*抽出テキスト*
住宅ローンを利用中に引っ越しが決まった方へ
もしあなたが住宅ローンを利用中に引っ越しが必要でしたら、以下のような考えをお持ちではありませんか?
- 住宅ローン利用中に引っ越しても良いのだろうか
- 引っ越しする際、住宅ローンにはどのような手続きが必要?
- 住宅ローンを利用中に引っ越しをするとペナルティがあるって本当?
上記のような疑問や不安が出てくると思います。
これらの疑問をクリアにして、具体的な行動をスタートしたいですよね。
そこで今回の記事では、絶対に知っておくべき「住宅ローンと引っ越し」に関する必須情報をご紹介していきます。
この記事を読めば、住宅ローンを利用中に引っ越しをするとどのようなペナルティがあるのかわかります。
記事を最後まで読んだ頃には、心置きなく引っ越しできるだけの知識を得ているはずです。
住宅ローンを利用中に引っ越すと一括返済になるのか
住宅ローンの融資条件は複数ありますが、もっとも基本的な条件が「利用者本人の居住」です。
不動産投資に住宅ローンを利用されないために、利用者が居住することを「条件」として課せられます。
しかし後々に転勤などで引っ越しを迫られ、本人以外の誰かが住むケースはよくあります。
これは冒頭でご紹介した「利用者本人の居住」に違反していますが、銀行が知るとどのような対応になるのでしょうか。
住宅ローンの条件違反だと言われて、「一括返済」を求められてしまうのでしょうか。
住宅ローン利用上のルールにのっとれば、明らかな「条件違反」です。
条件違反に該当する行為をすれば、銀行は一括返済を求める権利を持ちます。
しかし実際には引っ越しによって本人が居住していないことが判明しても、銀行は一括返済を求めてはいません。
このルールはあくまでも原則ということになります。
住宅ローンを利用中に引っ越す場合は「届け」を出そう
ここまでは住宅ローンを利用中に引っ越すと、一括返済になるのかという点についてご紹介しました。

*取り組む課題*
a: 住宅ローンと引っ越しに関する文章で、箇条書きで挙げられている疑問をすべて書き出してください。
b: 住宅ローンと引っ越しに関する文章を、最後の文の続きから書き進めてください。
次の一覧は、住宅ローンと引っ越しに関する文章とは関係がありません。

*表示情報*
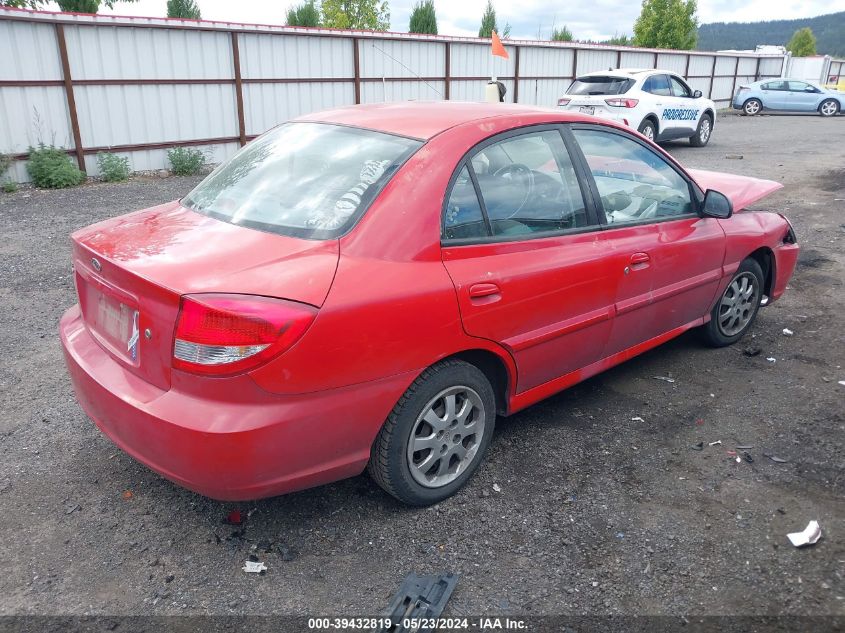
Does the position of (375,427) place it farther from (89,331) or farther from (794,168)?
(794,168)

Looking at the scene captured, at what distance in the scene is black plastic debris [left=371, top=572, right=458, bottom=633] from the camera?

*課題ごとの回答*
a:
- 住宅ローン利用中に引っ越しても良いのだろうか
- 引っ越しする際、住宅ローンにはどのような手続きが必要?
- 住宅ローンを利用中に引っ越しをするとペナルティがあるって本当?

b:
厳密にいうとルール違反ですが、銀行は黙認していると理解していただけたと思います。
住宅ローンを利用中に引っ越した場合、銀行に対する「届け」が重要です。
引っ越しをしたなら、住所が変わっているはず。新住所を住宅ローン利用中の銀行に届け出てください。
先述したように、引っ越したからといって何か罰則が出るわけではありません。
なるべく早く銀行に住所変更の届け出をしましょう。
住所変更の届け出を忘れていると、銀行からのお知らせを受け取れなくなります。
銀行には「不在」として返送されるわけですから、印象が良くありません。
銀行は住宅ローン利用者と連絡が取れないことをもっとも恐れます。
そのまま音信不通が続けば、返済不能のリスクが浮上してくるからです。
銀行を不安にさせて、良いことはありません。
本来なら黙認している引っ越しによるルール違反を指摘される可能性もあります。
住所変更を届け出ないのは、住宅ローン利用中に引っ越しをするよりもリスキーであることを忘れないようにしてください。
銀行に余計な詮索をされないよう、何よりも優先して住所変更の届けを出すようにしましょう。
銀行に住所変更を届け出る方法
住宅ローンを利用中に引っ越す場合、銀行への住所変更が絶対に必要です。
住所変更の方法は銀行別に多少の違いがありますが、基本的には利用者本人から銀行へ変更届を提出するだけです。
変更届は非常にシンプルで、名前・旧住所・新住所を記入します。
引っ越し時に氏名も変わる場合は、別途の提出書類が増えるでしょう。
変更届の入手先は、たいていの銀行はウェブサイトや利用者用の管理システム上で取得できます。
PDFファイルでダウンロード、印刷して記入し、郵送する流れになるはずです。
もし保証人がいる場合も、変更届の提出が必要です。書類は同じものになるでしょう。
また銀行によっては、住民票の提出を求められるので注意してください。
同時に氏名変更する場合は、戸籍謄本も必要になります。
戸籍謄本は取得までに時間がかかる可能性が高いため、要注意です。
さらに引っ越し先が海外になる場合は、会社が発行した証明書や国内連絡先の設定を求められます。
国内連絡先は友人ではなく親族のみが対象になるので、あらかじめ誰にするか決めておいた方が良いでしょう。
住宅ローン利用中に引っ越すと「控除」が使えなくなる
前章では住宅ローン利用中に引っ越しをする場合は、住所変更の「届け」を出すべきとお伝えしました。
銀行に住所変更を届け出る重要性について、お分かりいただけたのではないでしょうか。
次にご紹介するのは、引っ越しによって発生する弊害についてです。
住宅ローンを使ってマイホームを購入した場合に限り、「住宅ローン控除」を利用できます。
住宅ローン控除は、住宅ローン残高の0.7%相当額(※2022年度税制改定時点)を所得税から控除できる強力な控除制度です。
最大で13年間(※2022年度税制改定時点)控除を受け続けられるため、いまだに多くの方が住宅ローン控除の適用を受けています。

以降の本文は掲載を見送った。